Your health is ultimately your own responsibility - it's your body. You have free will, and your appetite for risk is yours alone. You can choose to ignore expert advice and refuse to wear a seatbelt, skip your rehabilitation exercises, invest all-in on crypto, or smoke cigarettes. None of this responsibility should fall on the expert if they communicated the risks clearly.
getnormality|3 months ago
You've communicated that by ignoring or dismissing the question of whether better outcomes are possible through other means than demanding that everyone follow doctors' orders and blaming them if they don't.
"Who cares if better outcomes are possible, so long as blame is in the right place"? Is that how we want to approach this?
recursive|3 months ago
UltraSane|3 months ago
vacuity|3 months ago
EasyMark|3 months ago
btilly|3 months ago
In 2015, https://pubmed.ncbi.nlm.nih.gov/26551272/ showed that medicating all of the way to normal works out better than medicating down to stage 1 hypertension, then insisting on diet and exercise. And yet my request in 2018 to be medicated down to normal blood pressure was refused, because the professional guidelines followed by the experts was to only medicate down to stage 1 hypertension, then get the patient to engage with diet and exercise. The expert standard of care was literally the opposite of what research had shown that they should do.

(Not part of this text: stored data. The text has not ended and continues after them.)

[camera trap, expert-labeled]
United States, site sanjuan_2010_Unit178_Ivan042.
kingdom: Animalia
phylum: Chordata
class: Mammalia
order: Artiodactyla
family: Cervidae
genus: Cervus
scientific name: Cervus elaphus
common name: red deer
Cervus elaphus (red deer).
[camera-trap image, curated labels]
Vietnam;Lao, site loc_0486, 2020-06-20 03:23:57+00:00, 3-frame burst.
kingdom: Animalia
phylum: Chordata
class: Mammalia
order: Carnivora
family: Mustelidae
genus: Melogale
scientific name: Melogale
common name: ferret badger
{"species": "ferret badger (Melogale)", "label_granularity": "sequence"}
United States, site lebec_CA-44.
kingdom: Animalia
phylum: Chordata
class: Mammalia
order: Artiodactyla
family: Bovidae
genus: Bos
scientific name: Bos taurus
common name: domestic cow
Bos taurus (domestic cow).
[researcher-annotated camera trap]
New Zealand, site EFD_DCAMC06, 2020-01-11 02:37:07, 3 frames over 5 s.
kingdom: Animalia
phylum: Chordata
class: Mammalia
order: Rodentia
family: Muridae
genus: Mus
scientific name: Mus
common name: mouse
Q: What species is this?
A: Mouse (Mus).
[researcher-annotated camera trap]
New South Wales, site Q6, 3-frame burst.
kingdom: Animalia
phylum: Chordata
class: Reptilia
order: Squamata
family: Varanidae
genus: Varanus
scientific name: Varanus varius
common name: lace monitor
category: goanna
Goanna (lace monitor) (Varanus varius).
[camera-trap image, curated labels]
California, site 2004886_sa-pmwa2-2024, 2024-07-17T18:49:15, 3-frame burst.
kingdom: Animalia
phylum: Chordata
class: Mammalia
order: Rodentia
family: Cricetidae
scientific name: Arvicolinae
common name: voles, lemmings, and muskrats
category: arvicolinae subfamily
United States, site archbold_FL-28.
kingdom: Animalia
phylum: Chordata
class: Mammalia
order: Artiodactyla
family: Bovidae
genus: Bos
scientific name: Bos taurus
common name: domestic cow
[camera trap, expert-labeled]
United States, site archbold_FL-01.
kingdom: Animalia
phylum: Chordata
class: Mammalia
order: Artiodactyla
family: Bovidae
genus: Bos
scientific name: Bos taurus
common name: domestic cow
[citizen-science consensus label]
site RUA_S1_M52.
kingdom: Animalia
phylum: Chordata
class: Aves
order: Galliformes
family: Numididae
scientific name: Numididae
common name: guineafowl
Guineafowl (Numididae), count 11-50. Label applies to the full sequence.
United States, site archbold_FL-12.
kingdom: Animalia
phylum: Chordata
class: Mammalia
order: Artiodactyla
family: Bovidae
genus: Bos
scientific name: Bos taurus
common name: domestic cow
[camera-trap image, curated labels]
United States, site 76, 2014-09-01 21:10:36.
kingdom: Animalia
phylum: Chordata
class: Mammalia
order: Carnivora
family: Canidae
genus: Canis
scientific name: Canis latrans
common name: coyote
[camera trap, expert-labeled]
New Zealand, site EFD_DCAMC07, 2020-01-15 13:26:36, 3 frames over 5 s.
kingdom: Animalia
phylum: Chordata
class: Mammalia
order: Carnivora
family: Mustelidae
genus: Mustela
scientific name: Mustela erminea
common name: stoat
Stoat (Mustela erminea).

I agree that experts should not be accountable for my laziness. But can you agree that experts should be accountable for following standard of care guidelines that are in direct conflict with medical research? And (as in my case) refusing the patient's request to be treated in a way that is consistent with what medical research says is optimal?
mrlongroots|3 months ago
My advice would be to "shop around" for doctors, establish a relationship where you demonstrate openness to what they say, try not to step on their toes unnecessarily, but also provide your own data and arguments. Some of the most "life-changing" interventions in terms of my own healthcare have been due to my own initiative and stubbornness, but I have doctors who humor me and respect my inputs. Credentials/vibes help here I think: in my case "the PhD student from the brand name school across the street who shows up with plots and regressions" is probably a soft signal that indicates that I mean business.
ac29|3 months ago
Thanks for posting this. While I would generally advise a healthy dose of skepticism for any individual study, this one was very large and seems to be both well designed and executed. While there was a (statistically) significant increase in side effects with more intensive treatments, only about 1% more patients had adverse effects versus the standard treatment group, which seems like a very reasonable risk given the improved outcomes.
I've been trying to get my blood pressure under control recently and was thinking getting down to 12x/8x was good enough, but this has me rethinking that.